Top of Records to use

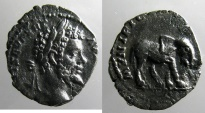 Ancient Coins - Semptimius Severus: Denarius, Elephant reverse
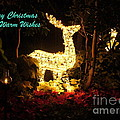 Magical Christmas by Lingfai Leung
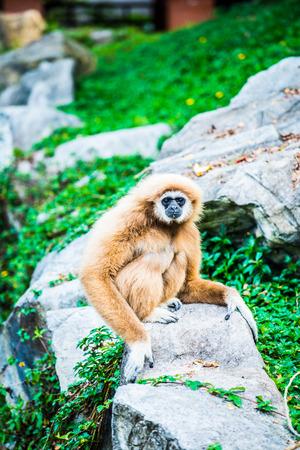 White Handed Gibbon in Thai, Thailand.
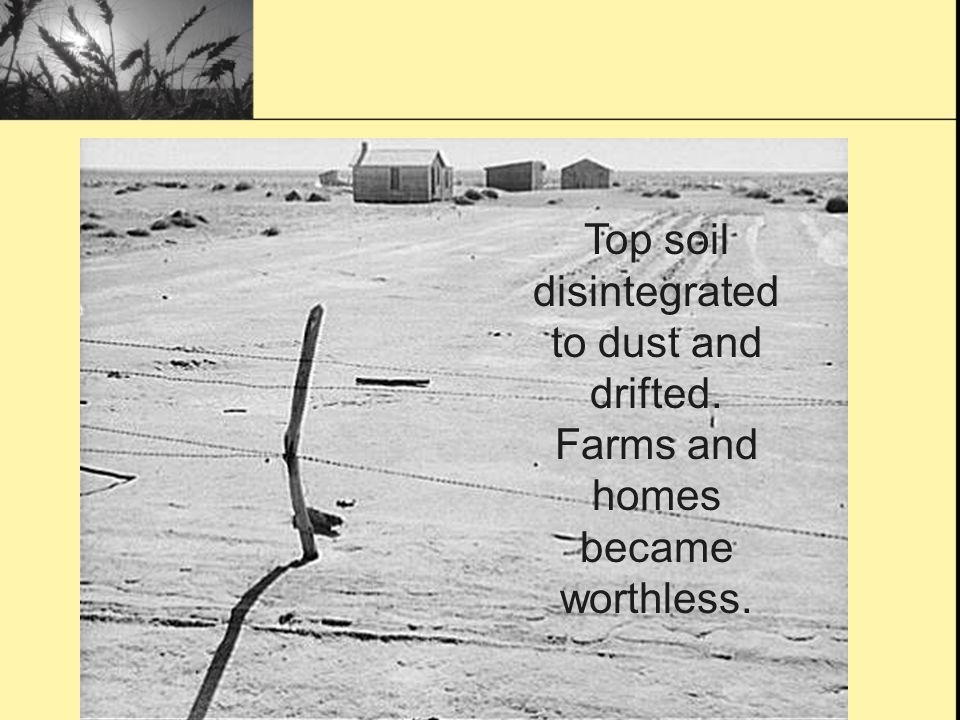 Top soil disintegrated to dust and drifted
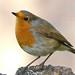 European Robin by michael.smith86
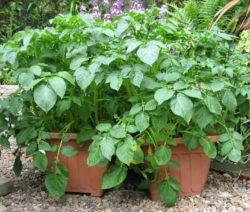 Kartoffelpflanze Im Topf 2
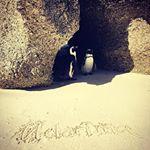 #Sonnenstrahlen  Melarima sendet Grüße aus der Mother City - unterstützt von diesen zwei süßen Pinguinen :))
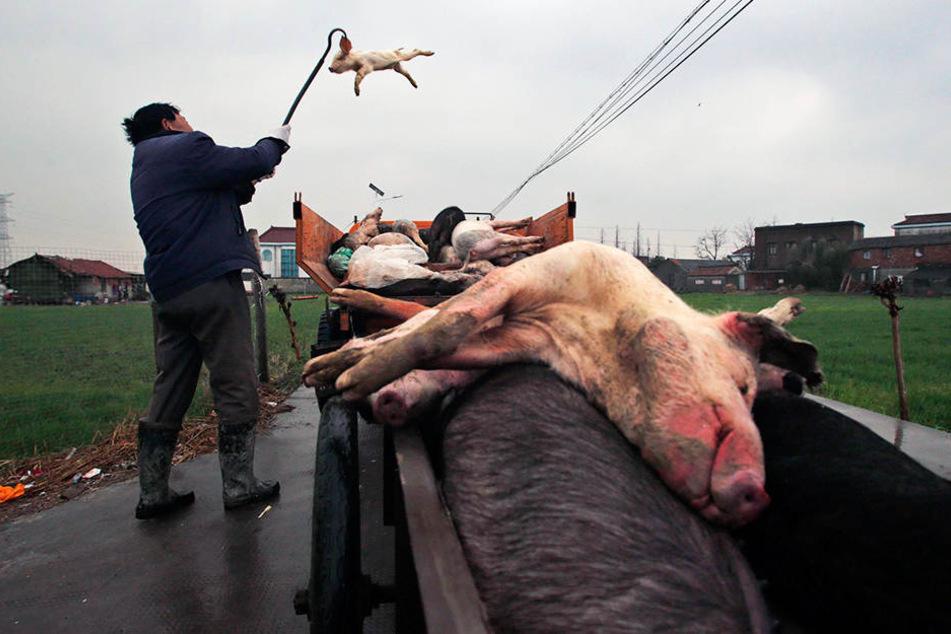 Die Schweineteile lagen auf dem Moschee-Gelände. (Symbolbild)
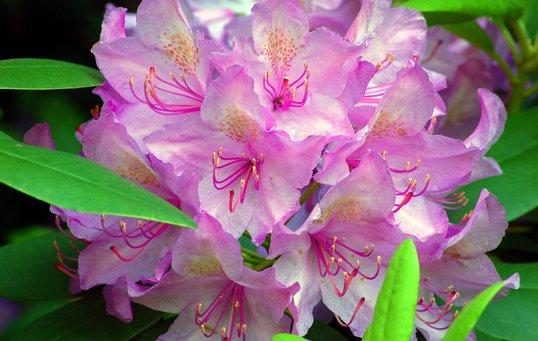 Rhododendron Plant Og Plej Sadan
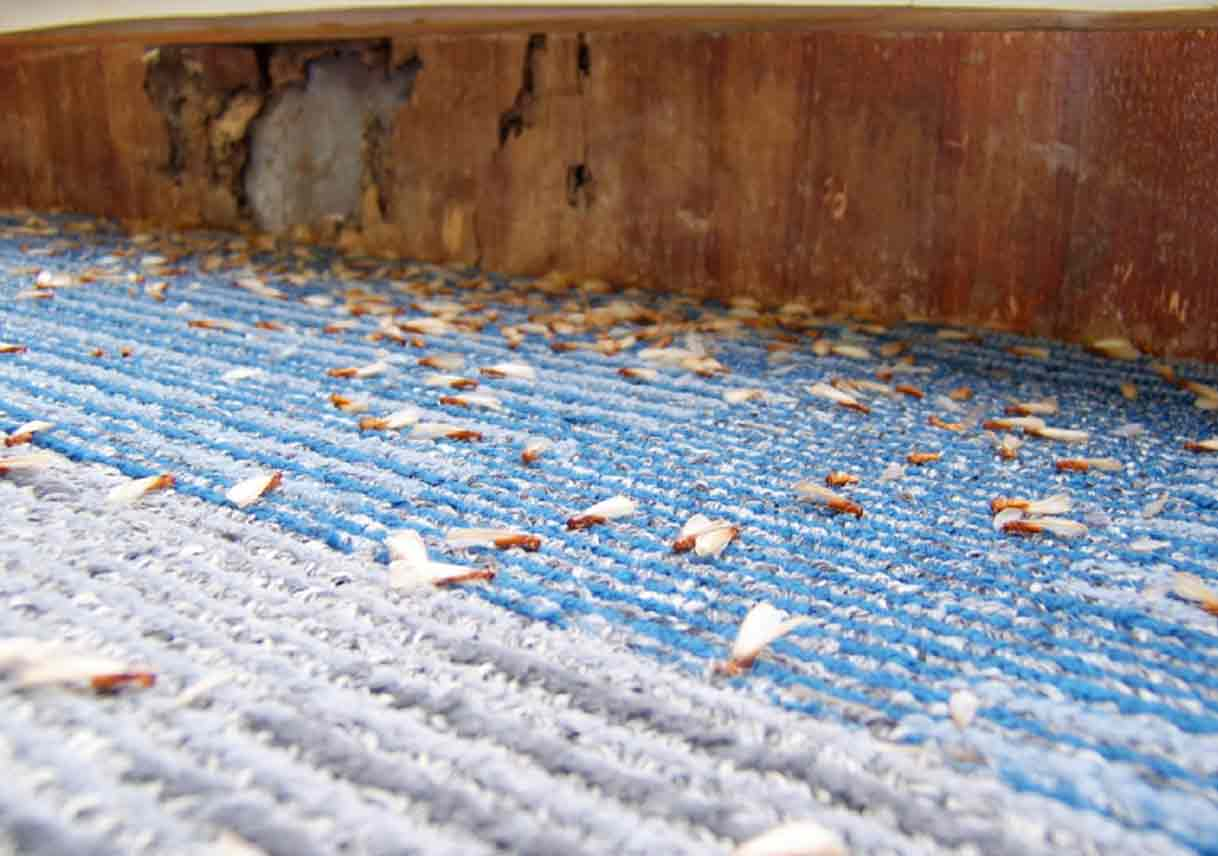 Unseen Termite Damage in Your Home | Best Pick Reports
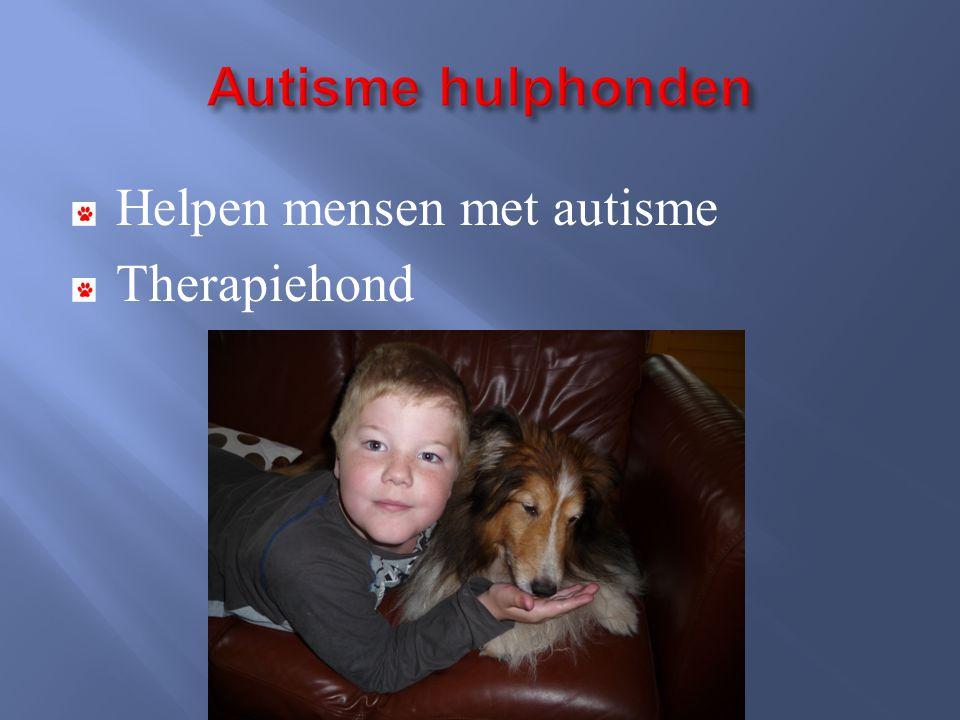 Helpen mensen met autisme Therapiehond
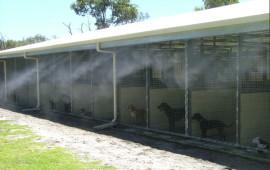 Hệ thống phun sương cho trại huấn luyện chó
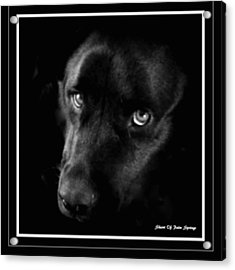 Eyes Of His Heart Acrylic Print by Sherri's Of Palm Springs
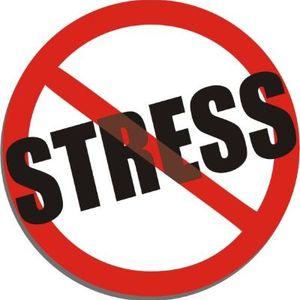 DJ Sam - No Stress Mix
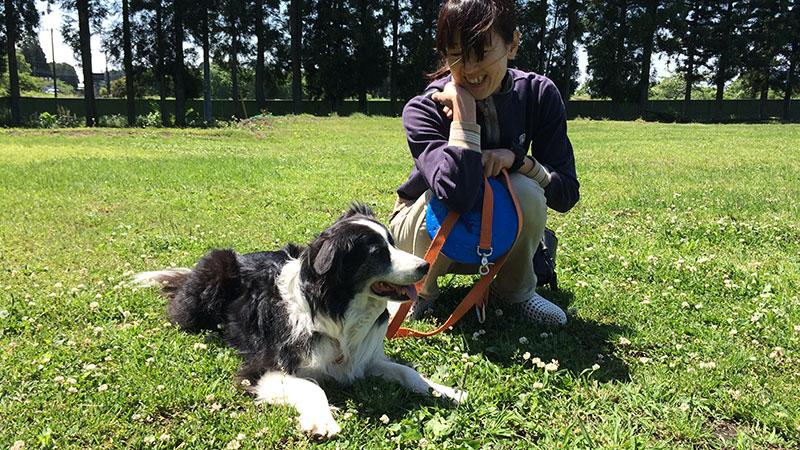 犬の保育園経営(プレイボゥドッグトレーナーズアカデミー卒業生)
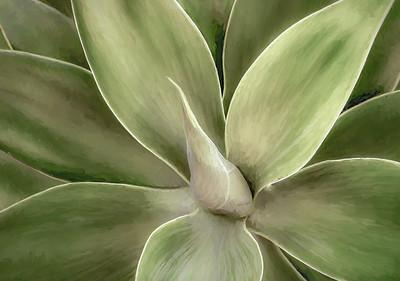 Century Plant #2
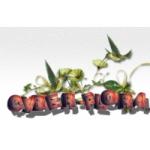 Служба доставки цветов Cyber-flora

Bottom of Records to use

→ Problem to solve
Although the records contain pictures, the copy should hold only their text, reproduced exactly.

→ Response for this exercise
 Ancient Coins - Semptimius Severus: Denarius, Elephant reverse
 Magical Christmas by Lingfai Leung
 White Handed Gibbon in Thai, Thailand.
 Top soil disintegrated to dust and drifted
 European Robin by michael.smith86
 Kartoffelpflanze Im Topf 2
 #Sonnenstrahlen  Melarima sendet Grüße aus der Mother City - unterstützt von diesen zwei süßen Pinguinen :))
 Die Schweineteile lagen auf dem Moschee-Gelände. (Symbolbild)
 Rhododendron Plant Og Plej Sadan
 Unseen Termite Damage in Your Home | Best Pick Reports
 Helpen mensen met autisme Therapiehond
 Hệ thống phun sương cho trại huấn luyện chó
 Eyes Of His Heart Acrylic Print by Sherri's Of Palm Springs
 DJ Sam - No Stress Mix
 犬の保育園経営(プレイボゥドッグトレーナーズアカデミー卒業生)
 Century Plant #2
 Служба доставки цветов Cyber-flora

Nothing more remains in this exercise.